**Assignment**:
In the records below, find the line with "The Rubric in the Workroom", then retype it and every following line exactly, stopping after the line with "Oasif Outil d'aide". Leave the pictures out.

**Data for the task**:
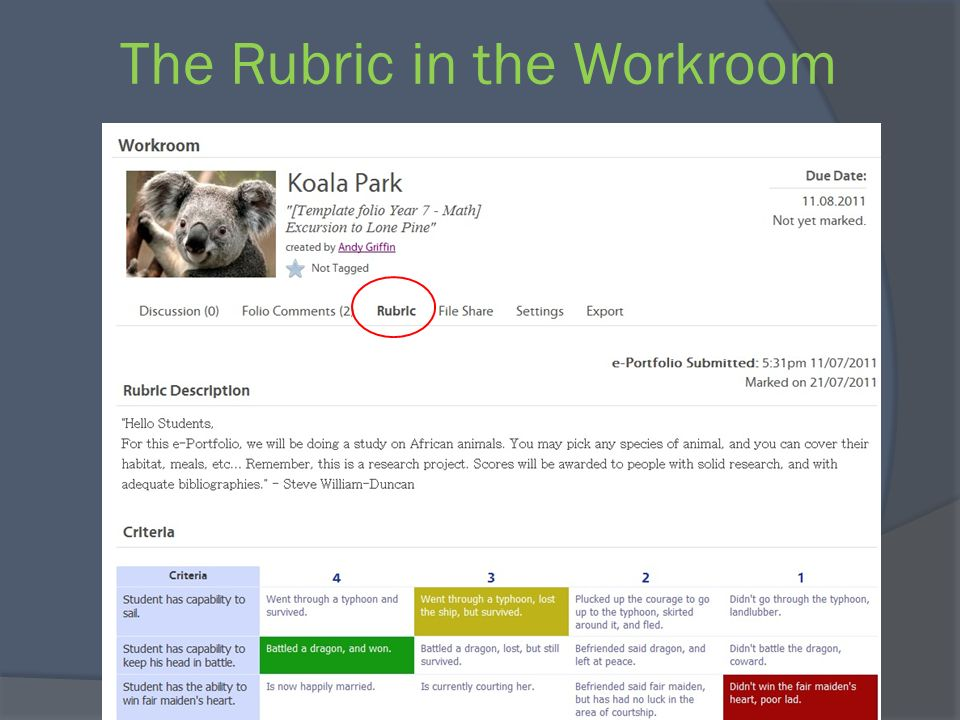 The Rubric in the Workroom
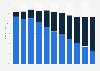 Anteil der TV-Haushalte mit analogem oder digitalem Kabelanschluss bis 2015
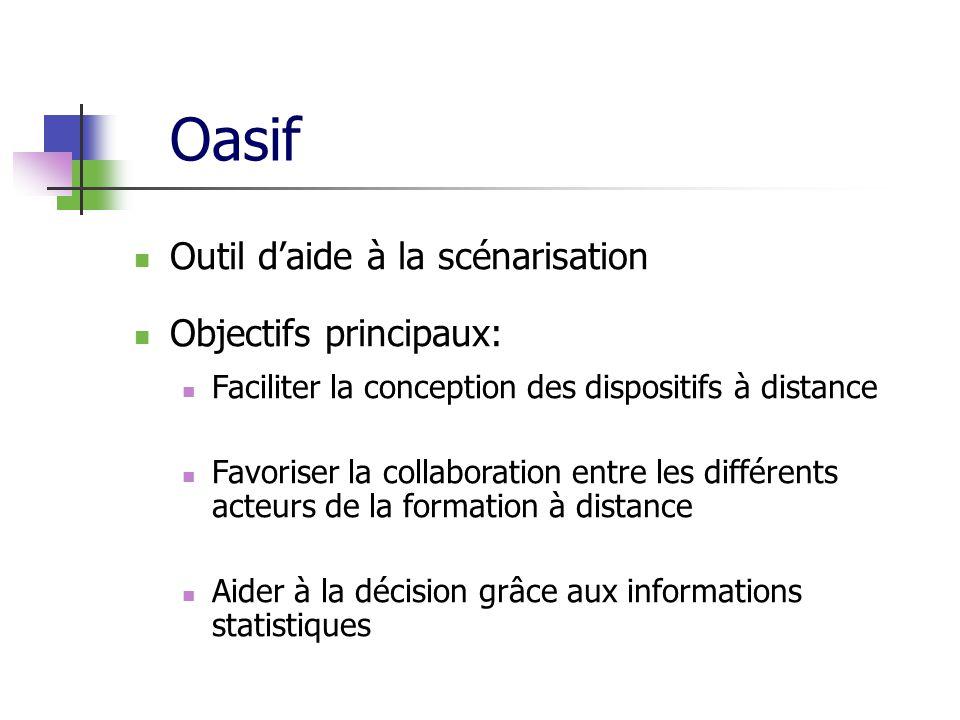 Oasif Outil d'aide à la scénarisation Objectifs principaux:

---

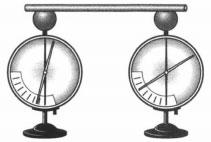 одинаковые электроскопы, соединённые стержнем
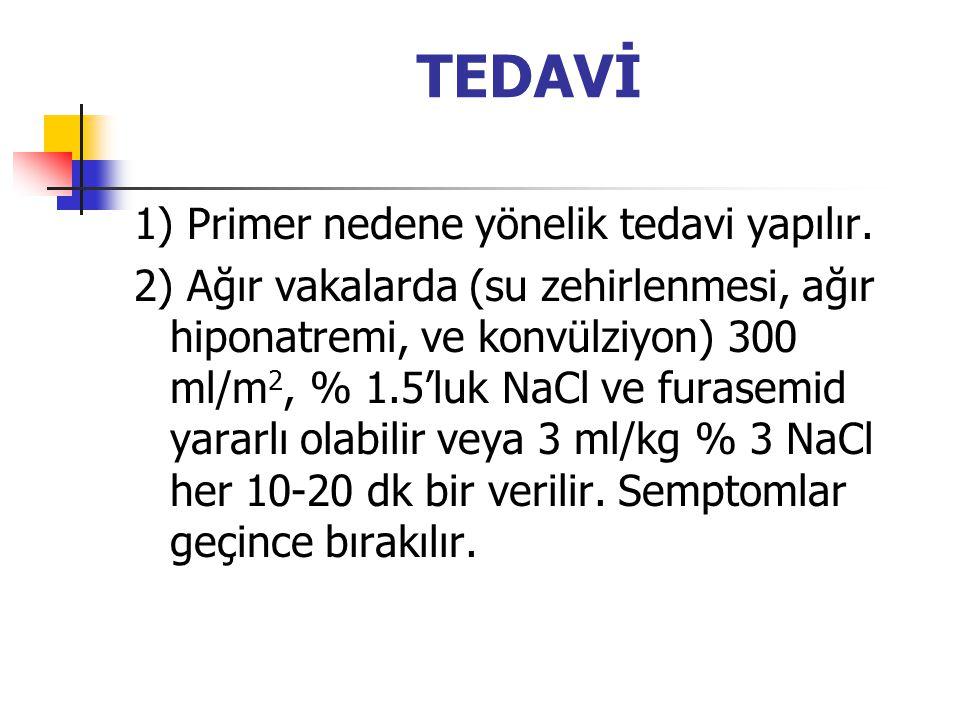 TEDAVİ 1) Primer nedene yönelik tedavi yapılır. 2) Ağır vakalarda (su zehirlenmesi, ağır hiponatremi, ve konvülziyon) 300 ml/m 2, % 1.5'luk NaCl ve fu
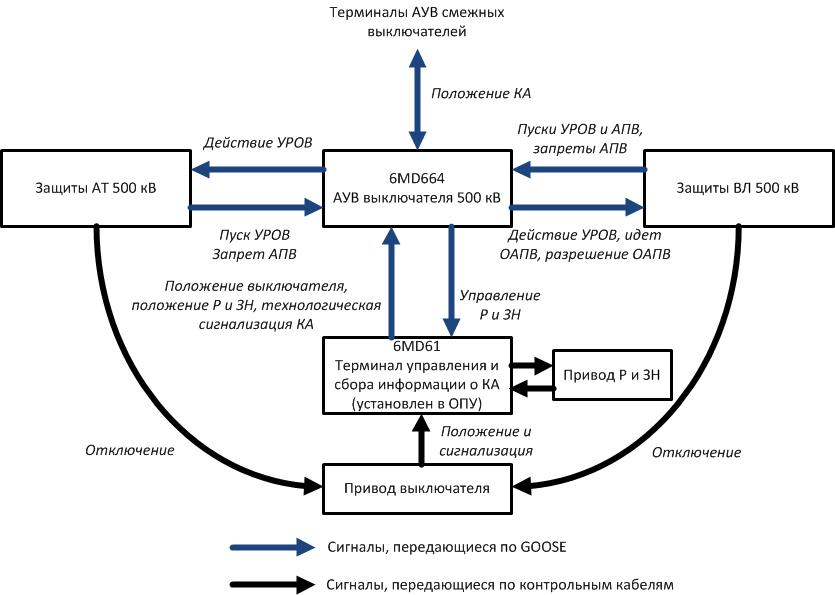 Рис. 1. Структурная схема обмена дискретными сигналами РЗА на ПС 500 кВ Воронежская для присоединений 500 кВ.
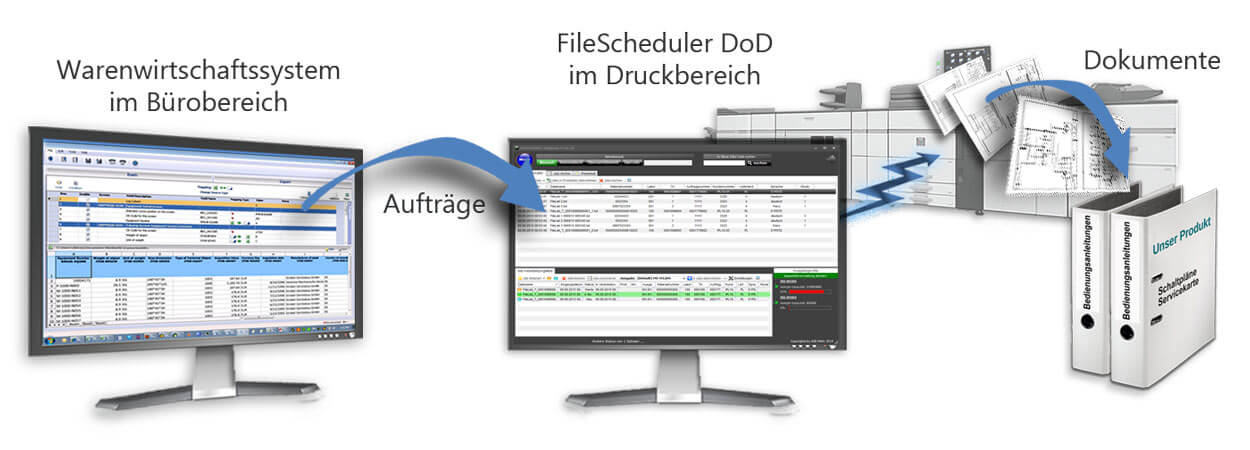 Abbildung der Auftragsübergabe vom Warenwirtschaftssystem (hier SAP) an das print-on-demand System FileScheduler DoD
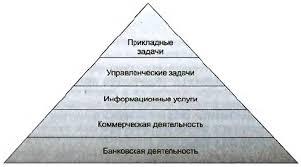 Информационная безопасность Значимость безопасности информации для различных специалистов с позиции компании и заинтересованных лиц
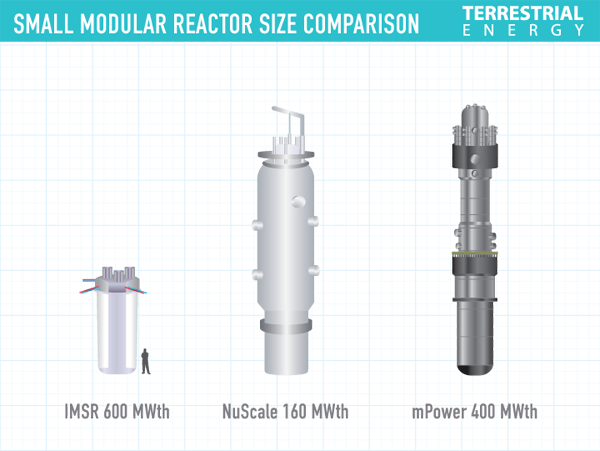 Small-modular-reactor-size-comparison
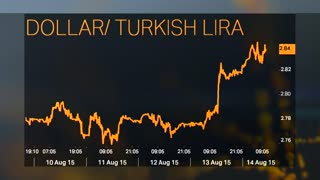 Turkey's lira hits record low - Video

--

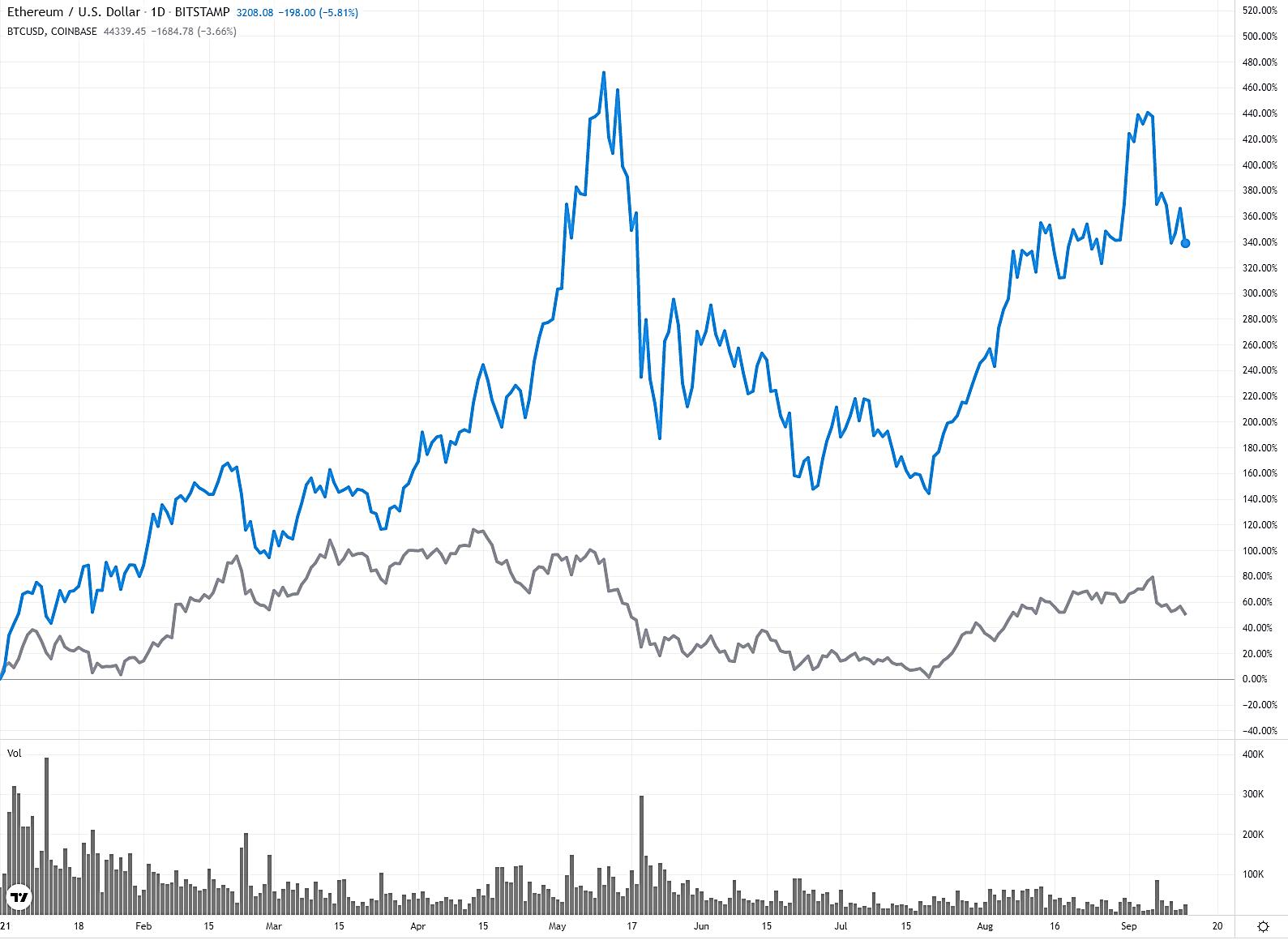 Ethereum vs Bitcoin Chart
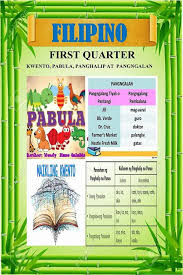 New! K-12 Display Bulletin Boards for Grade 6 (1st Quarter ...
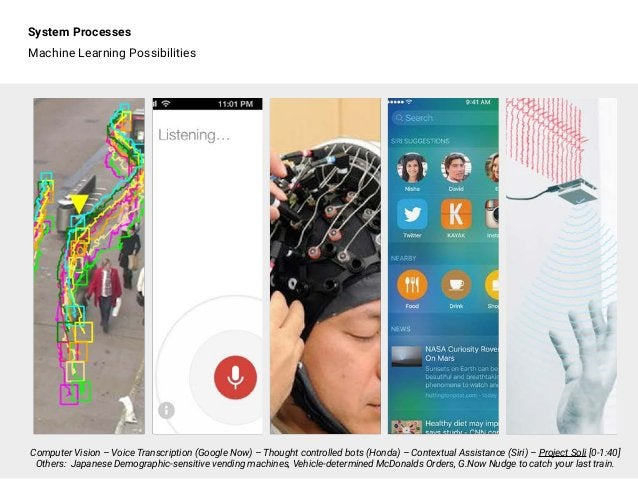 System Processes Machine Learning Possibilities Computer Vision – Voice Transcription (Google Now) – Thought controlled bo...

**Response below**:
 The Rubric in the Workroom
 Anteil der TV-Haushalte mit analogem oder digitalem Kabelanschluss bis 2015
 Oasif Outil d'aide à la scénarisation Objectifs principaux:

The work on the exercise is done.